Showing Gratitude

When our child demands a toy or refuses to cooperate, it can feel like we’re raising one of the less-appealing characters from Charlie and the Chocolate Factory. Children’s demands can hit especially hard when we’re working long hours to make ends meet—or just trying to get dinner on the table. We’re also reminded of how much need there is among families in our own communities and around the world. While young children can’t yet see the world from somebody else’s perspective, we can begin to build a sense of gratitude starting in the toddler years.

Here are some ideas on how to model gratitude and create family traditions that focus on values of thankfulness and generosity:

  • Show appreciation to your children. Slow down and observe more closely. You’ll see things you appreciate about your kids—then tell them! Appreciation can be an even more powerful motivator than praise. Sharing appreciation is a strong way to feel connected to one another.
  • Show appreciation for others. Never underestimate the power of your words and actions. Your children are paying attention to the way you treat others, whether it’s friends, neighbors, a teacher, or the cashier at the market. They hear your tone with the salesperson on the phone. You set a great example when you model kindness, generosity, and gratefulness in your own everyday interactions.
  • Use the word “grateful.” Children need to learn what this new word means.

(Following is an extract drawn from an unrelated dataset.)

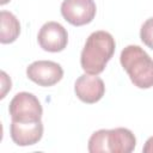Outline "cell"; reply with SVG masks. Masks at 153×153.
<instances>
[{"label": "cell", "instance_id": "8fae6325", "mask_svg": "<svg viewBox=\"0 0 153 153\" xmlns=\"http://www.w3.org/2000/svg\"><path fill=\"white\" fill-rule=\"evenodd\" d=\"M140 38L148 48L153 49V17L148 18L141 26Z\"/></svg>", "mask_w": 153, "mask_h": 153}, {"label": "cell", "instance_id": "8992f818", "mask_svg": "<svg viewBox=\"0 0 153 153\" xmlns=\"http://www.w3.org/2000/svg\"><path fill=\"white\" fill-rule=\"evenodd\" d=\"M26 75L37 85L49 87L57 84L62 79L63 69L59 63L54 61L38 60L32 62L26 68Z\"/></svg>", "mask_w": 153, "mask_h": 153}, {"label": "cell", "instance_id": "9c48e42d", "mask_svg": "<svg viewBox=\"0 0 153 153\" xmlns=\"http://www.w3.org/2000/svg\"><path fill=\"white\" fill-rule=\"evenodd\" d=\"M11 139L18 146H31L37 143L43 136V123L37 122H11Z\"/></svg>", "mask_w": 153, "mask_h": 153}, {"label": "cell", "instance_id": "7a4b0ae2", "mask_svg": "<svg viewBox=\"0 0 153 153\" xmlns=\"http://www.w3.org/2000/svg\"><path fill=\"white\" fill-rule=\"evenodd\" d=\"M120 61L136 87L149 88L153 86V60L141 47H126L121 51Z\"/></svg>", "mask_w": 153, "mask_h": 153}, {"label": "cell", "instance_id": "52a82bcc", "mask_svg": "<svg viewBox=\"0 0 153 153\" xmlns=\"http://www.w3.org/2000/svg\"><path fill=\"white\" fill-rule=\"evenodd\" d=\"M37 41L43 50L50 53H59L67 47L68 33L60 23L48 22L39 29Z\"/></svg>", "mask_w": 153, "mask_h": 153}, {"label": "cell", "instance_id": "4fadbf2b", "mask_svg": "<svg viewBox=\"0 0 153 153\" xmlns=\"http://www.w3.org/2000/svg\"><path fill=\"white\" fill-rule=\"evenodd\" d=\"M142 151H143L145 153H153V136H151V137L146 141V143H145Z\"/></svg>", "mask_w": 153, "mask_h": 153}, {"label": "cell", "instance_id": "30bf717a", "mask_svg": "<svg viewBox=\"0 0 153 153\" xmlns=\"http://www.w3.org/2000/svg\"><path fill=\"white\" fill-rule=\"evenodd\" d=\"M0 22H1L0 42L2 44L14 42L20 33V24L17 17L8 11H1Z\"/></svg>", "mask_w": 153, "mask_h": 153}, {"label": "cell", "instance_id": "3957f363", "mask_svg": "<svg viewBox=\"0 0 153 153\" xmlns=\"http://www.w3.org/2000/svg\"><path fill=\"white\" fill-rule=\"evenodd\" d=\"M136 146V139L127 128L99 129L88 140V152L100 153H130Z\"/></svg>", "mask_w": 153, "mask_h": 153}, {"label": "cell", "instance_id": "277c9868", "mask_svg": "<svg viewBox=\"0 0 153 153\" xmlns=\"http://www.w3.org/2000/svg\"><path fill=\"white\" fill-rule=\"evenodd\" d=\"M8 111L12 121L24 123L41 121L43 114V109L38 98L29 92L17 93L10 102Z\"/></svg>", "mask_w": 153, "mask_h": 153}, {"label": "cell", "instance_id": "6da1fadb", "mask_svg": "<svg viewBox=\"0 0 153 153\" xmlns=\"http://www.w3.org/2000/svg\"><path fill=\"white\" fill-rule=\"evenodd\" d=\"M116 43L111 33L99 30L92 32L80 55L81 68L91 75L100 74L115 53Z\"/></svg>", "mask_w": 153, "mask_h": 153}, {"label": "cell", "instance_id": "ba28073f", "mask_svg": "<svg viewBox=\"0 0 153 153\" xmlns=\"http://www.w3.org/2000/svg\"><path fill=\"white\" fill-rule=\"evenodd\" d=\"M74 91L81 102L93 104L103 98L105 93V85L99 76L86 73L76 79L74 84Z\"/></svg>", "mask_w": 153, "mask_h": 153}, {"label": "cell", "instance_id": "7c38bea8", "mask_svg": "<svg viewBox=\"0 0 153 153\" xmlns=\"http://www.w3.org/2000/svg\"><path fill=\"white\" fill-rule=\"evenodd\" d=\"M1 82H2V92H1V98H5L6 92L11 90V79L7 76V74L2 71L1 72Z\"/></svg>", "mask_w": 153, "mask_h": 153}, {"label": "cell", "instance_id": "5b68a950", "mask_svg": "<svg viewBox=\"0 0 153 153\" xmlns=\"http://www.w3.org/2000/svg\"><path fill=\"white\" fill-rule=\"evenodd\" d=\"M97 7L93 0H63L61 4L62 17L74 26H81L93 20Z\"/></svg>", "mask_w": 153, "mask_h": 153}]
</instances>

Explain that being grateful is noticing something in your life that makes you happy. “I’m grateful that it’s sunny today because it was raining yesterday.” Mention gratitude when you’re doing an everyday pleasant activity, like hanging out at the playground or eating watermelon on a hot day. Pause and say, “I’m so grateful for this day!” or “Wow, this is fun!” Your enthusiasm will be contagious.

Share “Roses and Thorns.” Even young children can talk about what went well (roses) and what was hard about each day (thorns). It gives them, and you too, a chance to vent a frustration and focus on what is good in life.
Fostering feelings of gratitude can transform our outlook on life and help us focus more on the good, than on the negative, news in our lives. But like anything else, gratitude requires practice. Sharing appreciations when we feel them and actively looking for things that make us happy can “retrain” our brains toward these attitudes of gratitude. Being grateful offers a new perspective, one that will help you see the best in your kids,and the world, and will teach them to do the same.